Sponsor:University of Oxford
Organiser:Daniel McCann, St Anne's College, University of Oxford
Moderator/Chair:Kathleen Walker-Meikle, Centre for Medieval Studies, University of York
Paper 109-aFraming Medicine: The Form and Function of Verse Prefaces in Middle English Medical Tracts
(Language: English)
Jessica Henderson, Centre for Medieval Studies, University of Toronto, Downtown
Index terms: Manuscripts and Palaeography, Medicine
Paper 109-b'You want me to send you spiritual consolation [ . . .] but I send you my afflictions': Feeling and Devotion in the Anglo-Norman Treatise Le Miroir pur bien vivre
(Language: English)
Catherine J. Batt, Institute for Medieval Studies, University of Leeds
Index terms: Language and Literature - Middle English, Medicine, Religious Life
Paper 109-cMedicine of Words: Purgative Reading in Richard Rolle
(Language: English)
Daniel McCann, St Anne's College, University of Oxford
Index terms: Language and Literature - Middle English, Medicine
Abstract

Words, whether in poetry or prose, have a power beyond their meaning. They are capable not simply of expression but also of action; they can hurt or they can heal. This session will explore the interconnection between literature, medicine, and theology during the Middle Ages. It focuses upon the idea that medieval texts are pieces of linguistic craft and intention, their words chosen and arranged with a purpose in mind. Poems in this period can be as crafted as theological treatises, their meters and rhymes as intentional and purpose driven as any medical instrument.

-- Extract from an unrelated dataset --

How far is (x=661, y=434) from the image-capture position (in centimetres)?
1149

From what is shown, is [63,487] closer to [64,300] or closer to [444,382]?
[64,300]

They possess a power over the body as well as the soul, and can manipulate the emotions as easily as speaking can manipulate the breath. Potentially medicinal or malign, words in the Middle Ages are seen as tools to be used to persuade, to please, to heal or to harm.

Framing Medicine: The Form and Function of Verse Prefaces in Middle English Medical Tracts
This paper examines a series of interrelated Middle English verse prefaces to longer prose medical tracts in order to argue for their importance as liminal sites between ‘literature’ and medicine. These verses are essential to the use of the longer prose tracts that they precede as they provide the cohesion of a narrative frame. On a material level, they are integral to the transmission of the collection as a whole unit. This paper will tease out the complicated textual relationship between these texts and discuss the mise-en-page of several manuscript witnesses, including the semantic implications of laying verse out as prose.

‘You want me to send you spiritual consolation [ . . .] but I send you my afflictions’: Feeling and Devotion in the Anglo-Norman Treatise Le Miroir pur bien vivre
The unedited (possibly earlier-14th-century) Anglo-Norman Miroir begins as an epistle of spiritual consolation, but its voice quickly centres on the abject unfitness of its narrator to act as devotional guide in the face of his own worldly vicissitudes. Nevertheless, drawing on familiar preaching techniques, the treatise provides an imaginative account of the relation between divine and human love, drawing on domestic imagery and observation, Latin quotation from (among others) Bernard, patristic writings, biblical exegesis, medicine, folklore and cookery, in ways that raise questions about the relationship between the language of concrete imagery, prayer, and affectivity.

Medicine of Words: Purgative Reading in Richard Rolle
When Richard Rolle praises his translation of the Psalms as a ‘medicine of words’ he is not being metaphorical, but rather literal. This paper will explore the therapeutic understanding of religious writing with specific reference to Rolle’s Meditation A. It will first look at a range of religious texts to see how they articulate their medicinal function as a literal purgation of the soul. It will then explore medieval theories of grammar to clarify the relationship between reading and affective response, before returning to close reading of Meditation A. This text functions to purge the soul of its poisonous affections by evoking pity, fear, and sorrow for the crucified Christ.